* [Text under study]:
[Start of Attachment]
Over the two years of the pandemic, millions of people learned to use numerous remote collaboration tools. If previously users thought little about security, after the massive uptake of such services, they started paying far more attention to it. Interest in the security of conferencing software has yet to abate, in which regard researchers at three U.S. universities published a study on whether the microphone mute button in popular tools actually does what it says on the tin. The results were varied, yet undoubtedly suggest that it’s time to reconsider attitudes to privacy during work calls.
Where did the idea come from?
Actually, the idea was quite obvious. If you’ve ever used Microsoft Teams, you’ll surely be familiar with the following situation: you connect to a call in Mute mode, forget to turn it off and start talking, whereupon the program reminds you that the microphone is muted. Clearly, such an (admittedly handy) feature cannot work if the mute button disconnects the microphone altogether. How, then, is this feature actually implemented? And is sound from the microphone sent to the solution vendor’s server even in Mute mode?
These are some of the questions posed by the authors of the study. But how to check? For this, the researchers analyzed the intricacies of microphone interaction for ten services, in each case examining the scenario for browser-based calls.
From a privacy point of view, the best solution for conference calls would appear to be a web client. All web-based conferencing services were tested in a browser based on the Chromium open-source engine (the basis of many browsers, including Google Chrome and Microsoft Edge). In this mode, all services must comply with the rules for microphone interaction, as set by the developers of the browser engine. That is, when the microphone mute button is activated in the web interface, the service should pick up no sound at all. Native desktop applications have more rights.
The researchers analyzed how and when the application interacts with the microphone by comparing audio data captured from the microphone with the stream of information sent to the server. And they found that different programs have different behavior. Here’s what they learned about the most popular services.
The Zoom client provides an example of “decent” behavior. In Mute mode, it does not capture the audio stream; that is, it does not eavesdrop on what’s going on around you. That said, the client regularly requests information that allows it to determine the noise level near the microphone. As soon as the silence ends (you start talking or just make a noise), the client reminds you, as ever, to turn off Mute mode.
Regarding the above-mentioned native client for Microsoft Teams, things are slightly more complicated: the program doesn’t use the standard system interface for microphone interaction, and instead communicates directly with Windows. As such, the researchers were unable to investigate in detail how the Teams client handles muting during a call.
[End of Attachment]
* [What you will do]:
• a. Answer these questions from the article on microphone muting in conferencing tools:
(i) Researchers from how many U.S. universities published the study?
(ii) How many services did the researchers analyze?
(iii) On which open-source engine was the test browser based?
• b. Extract the passage of the article on microphone muting in conferencing tools from "The researchers analyzed how" up to and including "off Mute mode.", copying it word for word.
The records are separate material and not part of the article.

* [Records]:
[Start of Attachment]
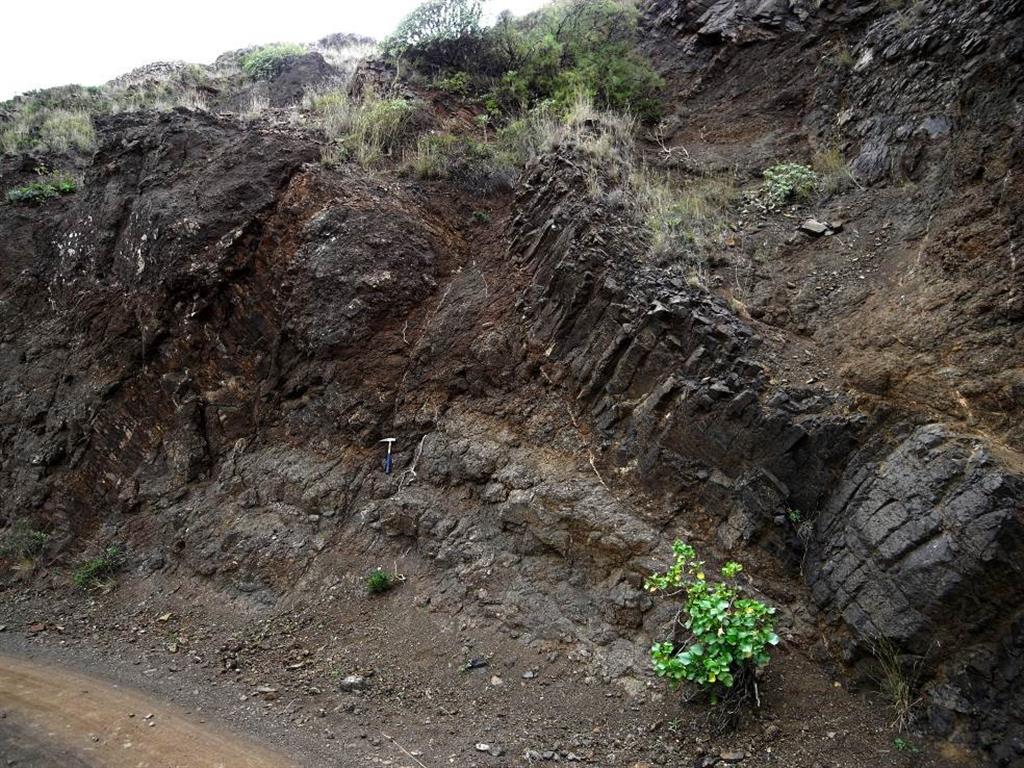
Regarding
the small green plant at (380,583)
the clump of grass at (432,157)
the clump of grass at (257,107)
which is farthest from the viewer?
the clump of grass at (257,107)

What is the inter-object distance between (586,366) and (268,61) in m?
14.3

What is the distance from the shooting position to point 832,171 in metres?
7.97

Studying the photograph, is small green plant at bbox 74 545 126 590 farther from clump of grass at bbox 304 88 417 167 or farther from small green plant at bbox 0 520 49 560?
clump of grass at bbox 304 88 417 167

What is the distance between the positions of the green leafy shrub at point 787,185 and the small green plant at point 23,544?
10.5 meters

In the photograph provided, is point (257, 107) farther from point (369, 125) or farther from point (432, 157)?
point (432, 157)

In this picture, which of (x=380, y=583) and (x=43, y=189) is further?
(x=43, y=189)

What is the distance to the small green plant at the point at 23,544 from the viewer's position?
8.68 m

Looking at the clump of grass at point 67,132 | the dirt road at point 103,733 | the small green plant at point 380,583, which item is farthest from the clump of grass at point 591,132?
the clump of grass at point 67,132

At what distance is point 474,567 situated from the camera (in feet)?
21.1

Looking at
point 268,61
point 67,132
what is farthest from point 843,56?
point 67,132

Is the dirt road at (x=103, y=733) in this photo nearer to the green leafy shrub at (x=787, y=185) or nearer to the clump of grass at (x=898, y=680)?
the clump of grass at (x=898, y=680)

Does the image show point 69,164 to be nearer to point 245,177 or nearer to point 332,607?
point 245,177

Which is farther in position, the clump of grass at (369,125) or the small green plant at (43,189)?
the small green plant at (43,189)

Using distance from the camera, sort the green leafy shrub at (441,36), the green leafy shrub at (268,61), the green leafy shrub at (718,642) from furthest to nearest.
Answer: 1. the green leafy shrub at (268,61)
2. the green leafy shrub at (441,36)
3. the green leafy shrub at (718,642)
[End of Attachment]
* [Task-by-task results]:
• a.
(i) Three
(ii) Ten
(iii) Chromium

• b.
The researchers analyzed how and when the application interacts with the microphone by comparing audio data captured from the microphone with the stream of information sent to the server. And they found that different programs have different behavior. Here’s what they learned about the most popular services.
The Zoom client provides an example of “decent” behavior. In Mute mode, it does not capture the audio stream; that is, it does not eavesdrop on what’s going on around you. That said, the client regularly requests information that allows it to determine the noise level near the microphone. As soon as the silence ends (you start talking or just make a noise), the client reminds you, as ever, to turn off Mute mode.